Editorial: Microbial comparative genomics and pangenomics: new tools, approaches and insights into gene and genome evolution

Digvijay Verma 1,*, Tulasi Satyanarayana 2,*, Paulo Jorge Dias 3,4,*
PMCID: PMC11540761  PMID: 39512798

Developments in Genomics and DNA Sequencing technologies complement each other. The genesis of Comparative Genomics evolved during the late 70s and early 80s, when the first generation of efficient DNA sequencing technologies had been developed by Walter Gilbert and Frederick Sanger (Shendure et al., 2017). Subsequently, more reliable, and automated sequencing machines were developed by Applied Biosystems and their dissemination to research laboratories in the 90s that led to a major leap in Comparative Genomics (Shendure et al., 2017). Thus, the focus of researchers gradually shifted from small-scale DNA analysis (e.g., genes) to whole genome sequence analysis, an era inaugurated with the release of first complete genome of a free-living organism, the bacterium Haemophilus influenzae (Fleischmann et al., 1995), followed by the first sequenced genome of a eukaryotic organism, Saccharomyces cerevisiae (Goffeau et al., 1996), culminating in the first draft genome sequence of Homo sapiens (Lander et al., 2001; Venter et al., 2001).

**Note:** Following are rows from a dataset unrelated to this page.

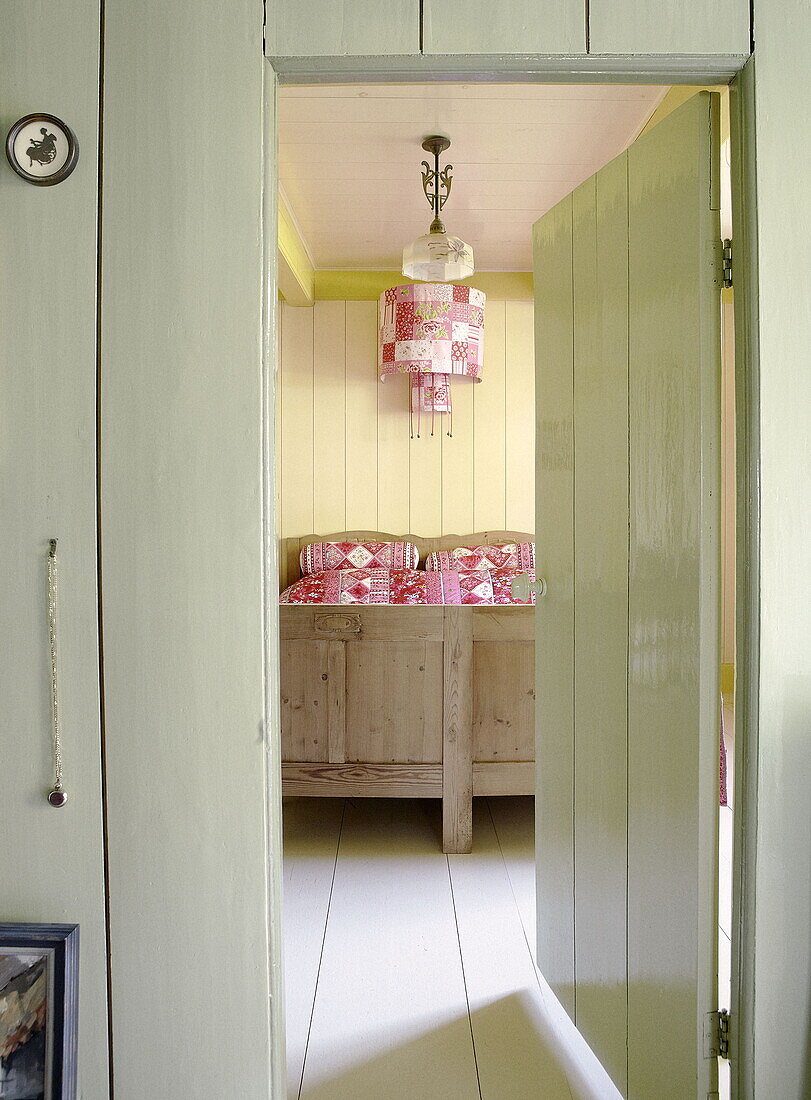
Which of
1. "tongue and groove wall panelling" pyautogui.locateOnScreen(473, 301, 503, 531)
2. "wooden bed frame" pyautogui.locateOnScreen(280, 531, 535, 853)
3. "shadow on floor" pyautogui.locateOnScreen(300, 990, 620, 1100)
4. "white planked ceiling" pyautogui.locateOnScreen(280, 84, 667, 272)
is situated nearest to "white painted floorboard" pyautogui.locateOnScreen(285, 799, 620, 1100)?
"shadow on floor" pyautogui.locateOnScreen(300, 990, 620, 1100)

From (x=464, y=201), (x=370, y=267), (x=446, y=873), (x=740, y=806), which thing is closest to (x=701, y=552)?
(x=740, y=806)

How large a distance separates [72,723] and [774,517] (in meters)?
1.26

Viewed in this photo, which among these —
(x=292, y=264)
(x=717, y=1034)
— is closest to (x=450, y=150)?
(x=292, y=264)

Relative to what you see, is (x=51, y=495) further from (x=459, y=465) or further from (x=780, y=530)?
(x=459, y=465)

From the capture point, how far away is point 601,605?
6.11ft

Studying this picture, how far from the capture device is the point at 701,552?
1528 millimetres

The emergence of Next-Generation Sequencing (NGS) technologies was the game changer during the first decade of the 21st century that led to the development of a new sub-field of Genomics, i.e., Pangenomics. The initial concept of Pangenome fulfilled the demand for minimum inclusion of the required number of genomes to achieve good confidence by covering the entire genes of a species (Tettelin et al., 2005). The entire spectrum of genes, gene order, gene content, and their structural variations could be explored to assess the species’ phylogenetic relatedness. This gene-oriented branch of genomics categorizes genes into three groups based on their relatedness among various strains of a species. This includes core (shared among 99% of the strains), shell (10–99%), and, cloud (<10% of the strains) genes. The core genes are evolutionarily conserved, while shell and cloud genes constitute variable regions. Microbial Pangenomics grabbed attention in 2005 when researchers compared whole genome sequences of eight strains of Streptococcus agalactiae that unveiled several new genes into the assembly (Tettelin et al., 2005). Palsson’s team explored pangenomic analysis of several strains of Escherichia coli (Monk et al., 2013) and Mycobacterium tuberculosis (Kavvas et al., 2018) and their comparison to identify closely as well as distantly related genes. The second decade of this century witnessed the birth of the 3rd generation of sequencing technologies. This led to the evolution of the concept of Pangenomics. With this new concept, Pangenomics is now viewed as an advanced approach to Genomics that considers the entire genomic diversity of a species or organisms, where every base matters. This also gave rise to a new discipline of Computational Pangenomics, responsible for the development of efficient data structures, algorithms, and statistical methods to perform bioinformatic analyses on computational objects known as Pangenome Graphs.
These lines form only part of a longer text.